Using the information:
a – Please rewrite the exemption proposal starting at "Finally, section I(i)" and ending at "are described below.", renaming "shareholders" to "investors".
b – Decide whether each statement agrees with the exemption proposal, and quote the words that settle it: (i) The additional written confirmation under Section II(g)(1) must be sent within 30 days after the transaction is completed. (ii) The fixed-income securities allocated between the CIF and the Fund may make up as much as five percent of the CIF's aggregate assets. (iii) A fixed-income security must have a face amount of at least $1,000.

Source document:
Section I(h) requires that, for each Client Plan, the combined
total of all fees received by the Bank for the provision of services to
the Client Plan, and in connection with the provision of services to a
Fund in which a Client Plan invests, must not exceed ``reasonable
compensation'' within the meaning of section 408(b)(2) of the Act.
Finally, section I(i) provides that all dealings between a Client Plan
and a Fund are on a basis no less favorable to the Client Plan than
such dealings are with other shareholders of the Fund.
On a prospective basis, Section II requires that the transactions
meet certain conditions in addition to those described in Section I of
the proposal. These additional conditions are described below.
Section II(c) provides an exception to the general requirement that
the assets transferred to a Fund consist of the Client Plan's pro rata
portion of each of the assets of the CIF. This exception applies to
certain investments in fixed-income securities. The fixed-income
securities which are allocated between the CIF and the Fund must have
the same coupon rates, maturities and credit ratings at the time of the
transaction and cannot exceed one (1) percent of the aggregate assets
held by the CIF as of each transfer. In this regard, section IV(j)
defines the term ``fixed-income security'' as any interest-bearing or
discounted government or corporate security with a face amount of
$1,000 or more that obligates the issuer to pay the holder a specified
sum of money, usually at specific intervals, and to repay the principal
amount of the loan at maturity.
Under section II(f) of the proposal, the Independent Fiduciary must
give prior approval in writing of each in-kind transfer of the Client
Plan's CIF assets to a Fund in exchange for shares of the Fund. The
advance notice required by section II(e) will include the identity of
securities that will be valued in accordance with Rule 17a-7(b)(4) of
the '40 Act and allocated under section II(c), and the identity of any
fixed-income securities allocated under section II(c).9
---------------------------------------------------------------------------
\9\ Rule 17a-7(b)(4) describes the method for determining the
current market price of securities that are not reported securities
under Rule 11Aa3-1 (17 CFR 240.11Aa3-1), are not traded principally
on an exchange and are not quoted in the NASDAQ system. 17 CFR
270.17a-7(b)(4). Because the proper valuation of such securities may
require more extensive inquiry than in the valuation of securities
described in Rule 17a-7(b)(1)-(b)(3), the Department believes that
the Independent Fiduciary should receive advance notice that the
transfer will entail such valuations.
---------------------------------------------------------------------------
Section II(g)(1) requires a Bank to send the Independent Fiduciary
of a Client Plan an additional written confirmation, not later than 30
days after the completion of the transaction, for securities that were
valued in accordance with Rule 17a-7(b)(4). The additional confirmation
must contain the following information: (a) the identity of each such
security; (b) the current market price as of the date of the
transaction of each such security involved in the transaction; and (c)
the identity of each pricing service or market-maker consulted in
determining the value of such securities.

Data for review:
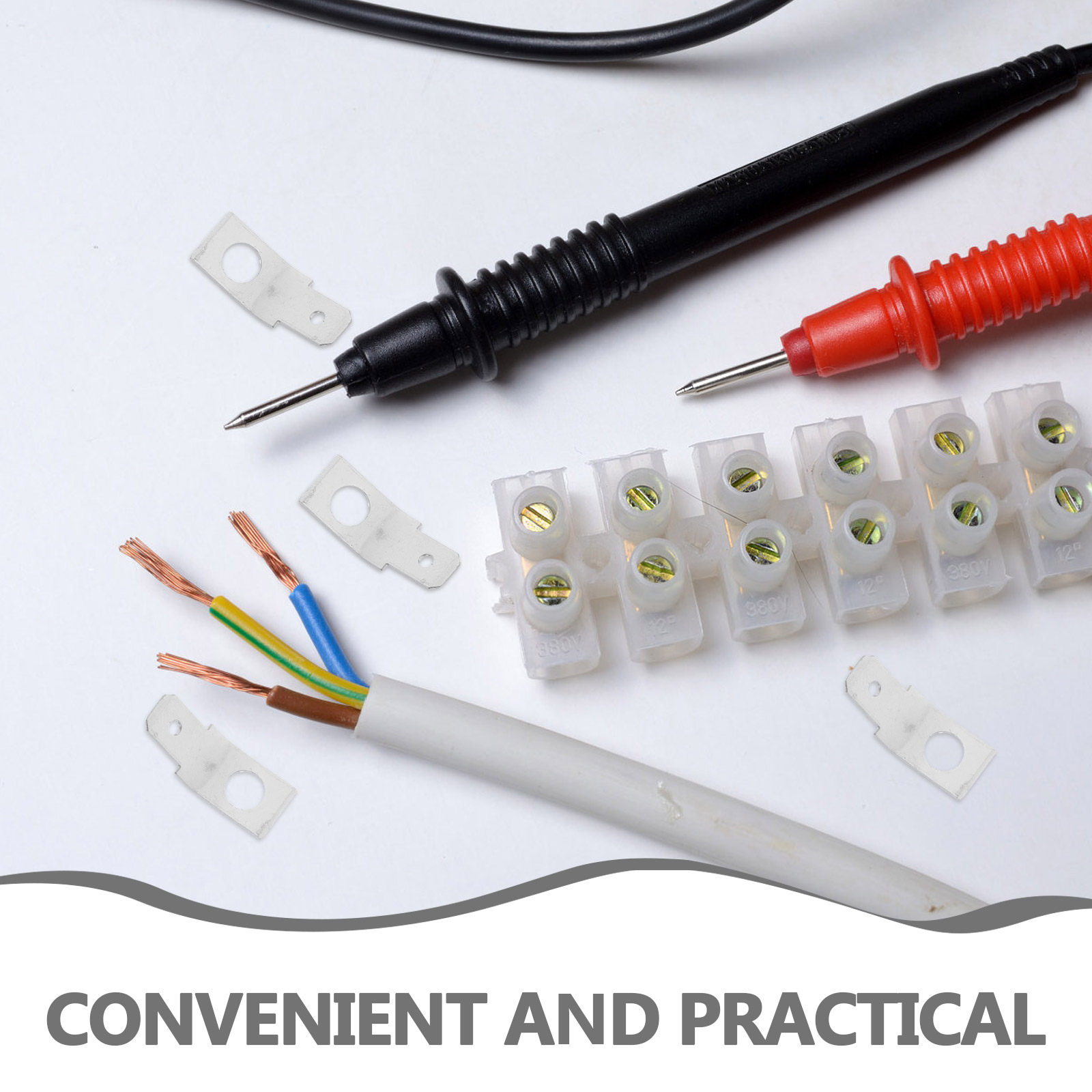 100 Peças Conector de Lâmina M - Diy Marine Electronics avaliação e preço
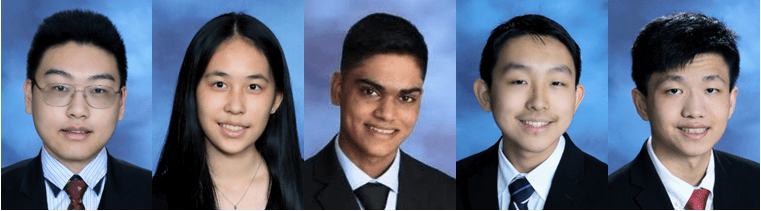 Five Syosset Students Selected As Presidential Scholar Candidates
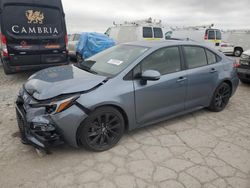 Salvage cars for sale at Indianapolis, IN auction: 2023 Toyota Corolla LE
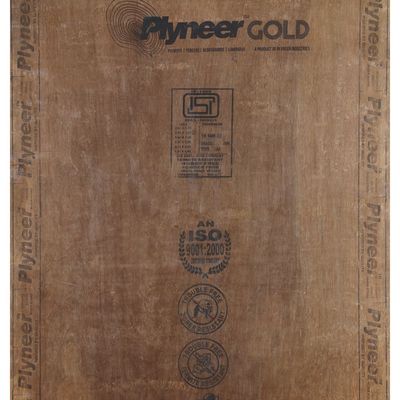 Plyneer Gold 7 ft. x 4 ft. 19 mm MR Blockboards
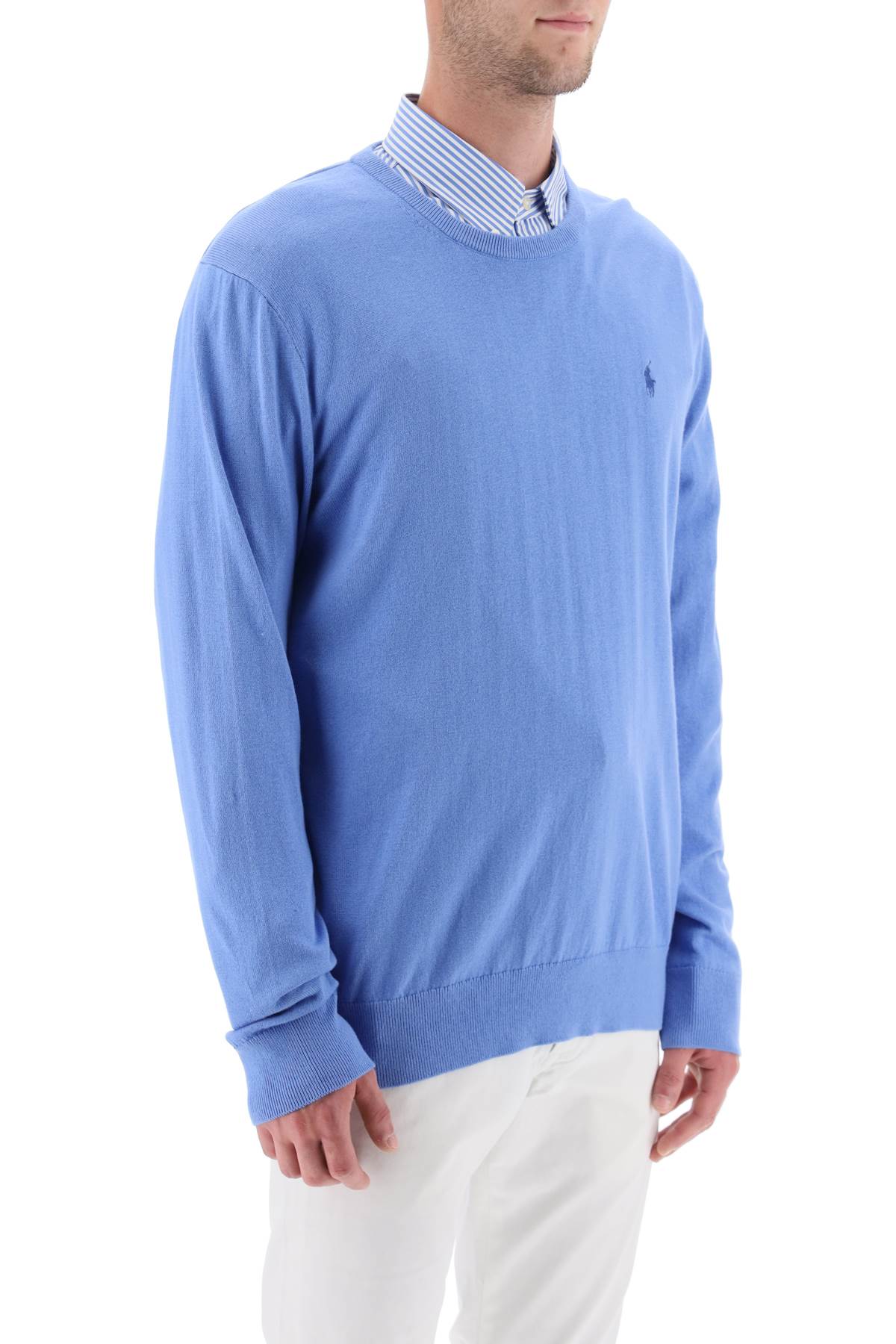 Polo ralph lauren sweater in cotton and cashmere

Activity answers:
a –
Finally, section I(i) provides that all dealings between a Client Plan
and a Fund are on a basis no less favorable to the Client Plan than
such dealings are with other investors of the Fund.
On a prospective basis, Section II requires that the transactions
meet certain conditions in addition to those described in Section I of
the proposal. These additional conditions are described below.

b –
(i) Yes: "not later than 30 days after the completion of the transaction"
(ii) No: "cannot exceed one (1) percent of the aggregate assets held by the CIF as of each transfer"
(iii) Yes: "with a face amount of $1,000 or more"